* **Reading text**
Raw disk access tools (dd on Linux, Arsenal Image Mounter for mounting images) can extract the MFT by reading the appropriate sectors. The MFT's starting cluster is defined in the NTFS boot sector at offset 0x30 (8 bytes, little-endian, the cluster number of the $MFT file). To find the byte offset: multiply the starting cluster by the cluster size (also defined in the boot sector). Then read from that offset for the file's total size (defined in the MFT entry 0's $DATA attribute).

For forensic images (E01, raw/dd), mount the image read-only with Arsenal Image Mounter and then use KAPE or FTK Imager to extract the MFT from the mounted volume. The image's write-protection ensures the extraction doesn't modify the evidence.

Compliance Myth: "Extracting the MFT from a live system modifies the evidence — you should only work with disk images"

Extracting the MFT from a live system using KAPE or FTK Imager is a read-only operation on the MFT itself — the tool reads the raw MFT data without modifying it. However, the act of running any tool on a live system causes incidental modifications: the tool's executable is loaded (Prefetch entry created or updated), the tool reads the MFT (potentially updating the MFT's own accessed timestamp), and the output file is written to a destination volume (modifying that volume's MFT and USN Journal). These incidental modifications are expected and documented as part of the collection methodology. They do not invalidate the collected MFT data. Best practice: document the tool used, the version, the command executed, and the timestamp of the collection. Hash the output immediately. These steps establish the integrity of the collected artifact and account for the incidental modifications. Full disk imaging is preferred when time permits, but live MFT extraction is a valid and commonly accepted collection method for triage and rapid response.

* **Extracted data**
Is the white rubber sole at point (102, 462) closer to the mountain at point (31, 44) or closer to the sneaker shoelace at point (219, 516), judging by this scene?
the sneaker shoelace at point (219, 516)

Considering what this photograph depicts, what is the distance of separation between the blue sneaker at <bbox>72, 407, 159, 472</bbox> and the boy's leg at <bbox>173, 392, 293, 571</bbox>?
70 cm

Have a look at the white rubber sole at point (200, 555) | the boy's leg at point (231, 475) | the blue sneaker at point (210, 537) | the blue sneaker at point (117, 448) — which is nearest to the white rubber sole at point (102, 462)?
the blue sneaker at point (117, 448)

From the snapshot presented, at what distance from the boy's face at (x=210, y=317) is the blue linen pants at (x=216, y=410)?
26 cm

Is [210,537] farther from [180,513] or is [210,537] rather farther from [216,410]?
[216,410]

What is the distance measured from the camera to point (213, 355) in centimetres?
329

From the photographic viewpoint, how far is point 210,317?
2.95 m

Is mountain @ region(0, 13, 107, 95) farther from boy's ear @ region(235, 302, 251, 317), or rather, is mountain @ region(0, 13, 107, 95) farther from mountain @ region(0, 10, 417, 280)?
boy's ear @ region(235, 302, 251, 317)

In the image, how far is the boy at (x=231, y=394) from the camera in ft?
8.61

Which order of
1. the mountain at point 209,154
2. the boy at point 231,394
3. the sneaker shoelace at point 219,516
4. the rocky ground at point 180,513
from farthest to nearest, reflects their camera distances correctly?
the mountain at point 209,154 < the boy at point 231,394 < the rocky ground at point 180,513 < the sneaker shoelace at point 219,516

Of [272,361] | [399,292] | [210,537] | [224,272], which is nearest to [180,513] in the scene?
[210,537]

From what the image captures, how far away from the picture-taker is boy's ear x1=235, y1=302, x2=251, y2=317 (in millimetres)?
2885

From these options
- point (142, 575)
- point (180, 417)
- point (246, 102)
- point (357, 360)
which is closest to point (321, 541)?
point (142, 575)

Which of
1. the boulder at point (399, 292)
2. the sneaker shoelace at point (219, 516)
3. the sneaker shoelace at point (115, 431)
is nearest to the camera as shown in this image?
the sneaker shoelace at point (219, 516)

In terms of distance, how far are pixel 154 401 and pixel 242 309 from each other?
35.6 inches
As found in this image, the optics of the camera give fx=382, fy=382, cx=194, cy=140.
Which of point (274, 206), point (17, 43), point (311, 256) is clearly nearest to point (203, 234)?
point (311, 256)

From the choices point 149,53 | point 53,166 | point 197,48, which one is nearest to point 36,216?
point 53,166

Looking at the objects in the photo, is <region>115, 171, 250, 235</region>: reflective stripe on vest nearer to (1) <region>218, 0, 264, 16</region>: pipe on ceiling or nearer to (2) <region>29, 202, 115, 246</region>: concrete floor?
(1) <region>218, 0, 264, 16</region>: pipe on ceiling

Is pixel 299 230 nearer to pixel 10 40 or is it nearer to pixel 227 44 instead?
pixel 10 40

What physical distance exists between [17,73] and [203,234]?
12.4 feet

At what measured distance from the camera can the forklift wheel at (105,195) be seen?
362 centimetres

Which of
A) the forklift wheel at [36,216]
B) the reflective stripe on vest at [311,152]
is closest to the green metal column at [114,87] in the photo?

* **Written instruction A**
Please retype the passage on MFT extraction from "For forensic images" to "modify the evidence.".
* **Written instruction B**
According to the passage on MFT extraction, at what offset in the NTFS boot sector is the MFT's starting cluster defined?
* **Written instruction C**
Continue the passage on MFT extraction from its final sentence onward.

* **Exercise answer A**
For forensic images (E01, raw/dd), mount the image read-only with Arsenal Image Mounter and then use KAPE or FTK Imager to extract the MFT from the mounted volume. The image's write-protection ensures the extraction doesn't modify the evidence.

* **Exercise answer B**
At offset 0x30.

* **Exercise answer C**
Verifying the extraction

Before parsing, verify the extracted MFT is complete and uncorrupted. Four checks:

Hash verification. Compare the SHA256 hash of the extracted file against the hash in the collection log (KAPE generates this automatically in its log file). If the hashes don't match, the file was modified after collection — re-extract from the source.

Size verification. The MFT file size must be an exact multiple of 1,024 (the MFT record size). If the file size is not a multiple of 1,024, the extraction was truncated or padded. Calculate the expected entry count: file size ÷ 1,024. This gives you the total number of MFT entries including reserved entries (0–23) and all user file entries.

Signature spot-check. Open the raw MFT in HxD and navigate to offset 0x000 (entry 0). The first four bytes should be 46 49 4C 45 ("FILE"). Navigate to offset 0x400 (entry 1) — same signature. Navigate to the last entry (file size - 1,024) — same signature. If any entry lacks the "FILE" signature, the MFT is damaged at that location.

Known entry verification. Entry 0 should be the $MFT file itself. Entry 5 should be the root directory. Entry 2 should be $LogFile. Verify by reading the $FILE_NAME attribute in each entry and confirming the expected system filename. If these known entries contain unexpected data, the extraction offset was wrong — the file may start from an incorrect position.

Parsing with MFTECmd

MFTECmd is Eric Zimmerman's MFT parser — the standard tool for converting raw MFT data into analysis-ready CSV output. The basic command:

MFTECmd.exe -f "D:\Evidence\C\$MFT" --csv "D:\Analysis" --csvf "mft_output.csv"

This produces a CSV file with one row per MFT entry (more accurately, one row per $FILE_NAME attribute — entries with multiple $FN attributes produce multiple rows). The key output columns include:

EntryNumber — the MFT entry number (0-indexed). SequenceNumber — the current sequence number for the entry. InUse — whether the entry is currently allocated (True) or freed (False). ParentEntryNumber and ParentSequenceNumber — the parent directory reference from $FN. ParentPath — the resolved path to the parent directory. FileName — the filename from $FN. FnFlags — the $FN namespace (Win32, DOS, Win32+DOS, POSIX).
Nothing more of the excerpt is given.